The founders of The Dinner Party—an organization that connects mostly 20- and 30-somethings who have experienced significant loss to one another for bi monthly potluck meals—asked their community about the best and worst things people said to them when they were struggling. Their insights can help you support your friends who are going through difficult times.
The death of a loved one can feel really isolating. Your friend may feel uncomfortable around people who still have the parent, spouse, child or other loved one they’ve lost. Or they might not want to let their feelings out around others. But you can help them feel supported while respecting their need for space.
One way to help a grieving friend feel less alone is to simply remind them that you care. Ask how they are doing today. Tell them you’re ready for their real answer—fine, terrible, a shrug—without judgement. This lets your friend know they can let their guard down and that you’re there for them.

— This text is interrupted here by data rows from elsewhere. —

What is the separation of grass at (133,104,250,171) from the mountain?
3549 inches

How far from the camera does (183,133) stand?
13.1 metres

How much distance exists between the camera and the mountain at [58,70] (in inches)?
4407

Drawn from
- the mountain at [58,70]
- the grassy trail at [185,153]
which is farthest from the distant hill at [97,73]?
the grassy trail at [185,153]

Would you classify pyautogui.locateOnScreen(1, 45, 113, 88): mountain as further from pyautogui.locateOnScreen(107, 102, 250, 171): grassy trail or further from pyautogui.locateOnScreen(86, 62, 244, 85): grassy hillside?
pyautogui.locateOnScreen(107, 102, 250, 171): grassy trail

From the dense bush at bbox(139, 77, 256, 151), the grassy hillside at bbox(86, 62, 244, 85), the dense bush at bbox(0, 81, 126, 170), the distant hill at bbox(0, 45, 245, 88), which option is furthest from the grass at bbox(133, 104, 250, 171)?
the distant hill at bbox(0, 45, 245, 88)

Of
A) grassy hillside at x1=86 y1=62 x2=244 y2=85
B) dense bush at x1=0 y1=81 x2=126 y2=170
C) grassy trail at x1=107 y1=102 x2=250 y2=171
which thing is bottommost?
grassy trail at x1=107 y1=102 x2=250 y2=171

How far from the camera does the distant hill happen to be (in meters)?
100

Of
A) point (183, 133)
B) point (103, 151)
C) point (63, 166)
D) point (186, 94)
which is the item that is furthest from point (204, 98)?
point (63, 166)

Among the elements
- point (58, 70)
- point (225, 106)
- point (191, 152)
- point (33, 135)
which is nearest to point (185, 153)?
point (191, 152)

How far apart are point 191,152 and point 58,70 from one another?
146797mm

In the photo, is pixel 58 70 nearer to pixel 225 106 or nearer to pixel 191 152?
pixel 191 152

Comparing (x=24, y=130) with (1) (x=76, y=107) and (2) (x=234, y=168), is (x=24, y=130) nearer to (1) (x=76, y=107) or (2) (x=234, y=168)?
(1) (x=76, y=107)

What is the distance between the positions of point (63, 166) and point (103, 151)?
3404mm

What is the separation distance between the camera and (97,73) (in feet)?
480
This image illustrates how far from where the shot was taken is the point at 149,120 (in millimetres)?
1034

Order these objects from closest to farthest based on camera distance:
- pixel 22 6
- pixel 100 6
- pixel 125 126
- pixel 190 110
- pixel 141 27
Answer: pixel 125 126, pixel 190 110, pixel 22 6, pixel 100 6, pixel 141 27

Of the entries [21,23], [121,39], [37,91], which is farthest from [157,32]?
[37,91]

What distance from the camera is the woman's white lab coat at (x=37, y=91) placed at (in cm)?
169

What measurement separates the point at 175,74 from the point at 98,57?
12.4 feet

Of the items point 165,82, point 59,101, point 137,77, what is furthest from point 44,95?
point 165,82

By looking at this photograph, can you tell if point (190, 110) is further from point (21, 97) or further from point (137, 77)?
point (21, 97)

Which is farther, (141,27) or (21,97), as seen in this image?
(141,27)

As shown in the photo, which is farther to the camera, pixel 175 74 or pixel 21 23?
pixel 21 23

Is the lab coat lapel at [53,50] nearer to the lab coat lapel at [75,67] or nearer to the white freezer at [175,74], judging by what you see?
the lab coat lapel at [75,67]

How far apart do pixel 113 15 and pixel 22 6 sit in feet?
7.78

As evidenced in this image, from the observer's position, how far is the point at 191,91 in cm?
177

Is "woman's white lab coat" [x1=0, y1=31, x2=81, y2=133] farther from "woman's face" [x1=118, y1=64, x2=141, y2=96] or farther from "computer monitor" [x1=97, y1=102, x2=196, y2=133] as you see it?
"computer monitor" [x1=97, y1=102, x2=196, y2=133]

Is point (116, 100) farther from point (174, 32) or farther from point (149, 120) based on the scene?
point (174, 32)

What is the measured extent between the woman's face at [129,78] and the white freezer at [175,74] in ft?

“Let me know if there’s anything I can do.” “Don’t hesitate to call if you need anything.”
However well-intentioned, these general offers to help rarely work. Few people like asking for assistance, and in the immediate aftermath of loss, people struggle to name what they need.
Instead of offering to “do anything,” be as specific as possible about how you can help. Volunteer to create a schedule for friends who want to drop off meals, run out to buy toilet paper, babysit, or mow the lawn. By suggesting something specific, you take the onus off your friend to define what they need.
Most platitudes are born out of good intentions. We want to lessen the blow, find a silver lining, or fix the unfixable. But reassurances like “Everything happens for a reason” gloss over pain and can deepen the feeling of isolation after loss.
Acknowledge your friend’s loss and meet them where they are in the grieving process. Rather than running away from their discomfort, try sitting with it. You don’t have to fill every silence. But don’t be afraid to ask questions, even if you’re afraid of the answer. Just be sure to stick around to hear it.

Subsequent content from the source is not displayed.